If he currently has a table that has small amounts of data then indexing may help, but a year down the when he has 20,000 records with an 'n' flag that represents the majortiy of the data then the index will be of little benefit when searching for an 'n' flag.

But then the explain plan will tell you when it is using the index and when it is using a full table scan.

From here http://dev.mysql.com/doc/refman/4.1/en/ ... dexes.html

"Sometimes MySQL does not use an index, even if one is available. One circumstance under which this occurs is when the optimizer estimates that using the index would require MySQL to access a very large percentage of the rows in the table. (In this case, a table scan is likely to be much faster because it requires fewer seeks.) However, if such a query uses LIMIT to retrieve only some of the rows, MySQL uses an index anyway, because it can much more quickly find the few rows to return in the result."

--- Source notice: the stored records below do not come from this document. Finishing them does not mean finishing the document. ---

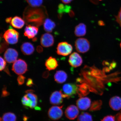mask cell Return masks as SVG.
I'll use <instances>...</instances> for the list:
<instances>
[{
	"label": "cell",
	"mask_w": 121,
	"mask_h": 121,
	"mask_svg": "<svg viewBox=\"0 0 121 121\" xmlns=\"http://www.w3.org/2000/svg\"><path fill=\"white\" fill-rule=\"evenodd\" d=\"M22 101V105L26 107H30L32 103H33L26 95L23 97Z\"/></svg>",
	"instance_id": "83f0119b"
},
{
	"label": "cell",
	"mask_w": 121,
	"mask_h": 121,
	"mask_svg": "<svg viewBox=\"0 0 121 121\" xmlns=\"http://www.w3.org/2000/svg\"><path fill=\"white\" fill-rule=\"evenodd\" d=\"M6 89V87H4L3 89L2 94H1V96L2 97H5L9 95V93L7 91Z\"/></svg>",
	"instance_id": "e575fe53"
},
{
	"label": "cell",
	"mask_w": 121,
	"mask_h": 121,
	"mask_svg": "<svg viewBox=\"0 0 121 121\" xmlns=\"http://www.w3.org/2000/svg\"><path fill=\"white\" fill-rule=\"evenodd\" d=\"M91 101L87 97H80L77 101L76 105L79 109L82 110H86L90 108Z\"/></svg>",
	"instance_id": "4fadbf2b"
},
{
	"label": "cell",
	"mask_w": 121,
	"mask_h": 121,
	"mask_svg": "<svg viewBox=\"0 0 121 121\" xmlns=\"http://www.w3.org/2000/svg\"><path fill=\"white\" fill-rule=\"evenodd\" d=\"M63 105L60 106H53L49 109L48 112L49 117L53 120H58L61 118L63 115V111L62 108Z\"/></svg>",
	"instance_id": "8992f818"
},
{
	"label": "cell",
	"mask_w": 121,
	"mask_h": 121,
	"mask_svg": "<svg viewBox=\"0 0 121 121\" xmlns=\"http://www.w3.org/2000/svg\"><path fill=\"white\" fill-rule=\"evenodd\" d=\"M25 22L20 17L17 16L14 17L12 18L10 23L14 28L20 29L22 28L25 25Z\"/></svg>",
	"instance_id": "ac0fdd59"
},
{
	"label": "cell",
	"mask_w": 121,
	"mask_h": 121,
	"mask_svg": "<svg viewBox=\"0 0 121 121\" xmlns=\"http://www.w3.org/2000/svg\"><path fill=\"white\" fill-rule=\"evenodd\" d=\"M40 43L42 46L44 47L48 48L52 46L54 43L53 36L49 33L42 35L41 37Z\"/></svg>",
	"instance_id": "7c38bea8"
},
{
	"label": "cell",
	"mask_w": 121,
	"mask_h": 121,
	"mask_svg": "<svg viewBox=\"0 0 121 121\" xmlns=\"http://www.w3.org/2000/svg\"><path fill=\"white\" fill-rule=\"evenodd\" d=\"M116 121H121V111L115 116Z\"/></svg>",
	"instance_id": "8d00e7d4"
},
{
	"label": "cell",
	"mask_w": 121,
	"mask_h": 121,
	"mask_svg": "<svg viewBox=\"0 0 121 121\" xmlns=\"http://www.w3.org/2000/svg\"><path fill=\"white\" fill-rule=\"evenodd\" d=\"M0 70L1 71H2L4 69H5V67L6 65V63L5 60L0 56Z\"/></svg>",
	"instance_id": "1f68e13d"
},
{
	"label": "cell",
	"mask_w": 121,
	"mask_h": 121,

It doesnt mention the percentage, but if you download the webinar it does.

Posted: Thu Mar 08, 2007 12:36 pm
by mikeq
here is another decent article http://www.quepublishing.com/articles/a ... 77652&rl=1

a quote from there
Consider column cardinality. The cardinality of a column is the number of distinct values that it contains. For example, a column that contains the values 1, 3, 7, 4, 7, and 3 has a cardinality of four. Indexes work best for columns that have a high cardinality relative to the number of rows in the table (that is, columns that have many unique values and few duplicates). If a column contains many different age values, an index will differentiate rows readily. An index will not help for a column that is used to record sex and contains only the two values 'M' and 'F'. If the values occur about equally, you'll get about half of the rows whichever value you search for. Under these circumstances, the index might never be used at all, because the query optimizer generally skips an index in favor of a full table scan if it determines that a value occurs in a large percentage of a table's rows. The conventional wisdom for this percentage used to be "30%." Nowadays the optimizer is more complex and takes other factors into account, so the percentage is not the sole determinant of when MySQL prefers a scan over using an index.

Posted: Thu Mar 08, 2007 1:22 pm
by mikeq
and a variation on volkas query

Code: Select all

SELECT
  t1.*
FROM 
  `tbl_images` AS t1
WHERE
  t1.productid NOT IN
  (SELECT t2.productid
   FROM tbl_images AS t2
   WHERE t2.primaryflag = 'y')

Posted: Thu Mar 08, 2007 2:39 pm
by volka
Ok, thanks to the optimizer my suggested index on PrimaryFlag doesn't hurt but is useless and superfluous. Still keep the index on ProductID.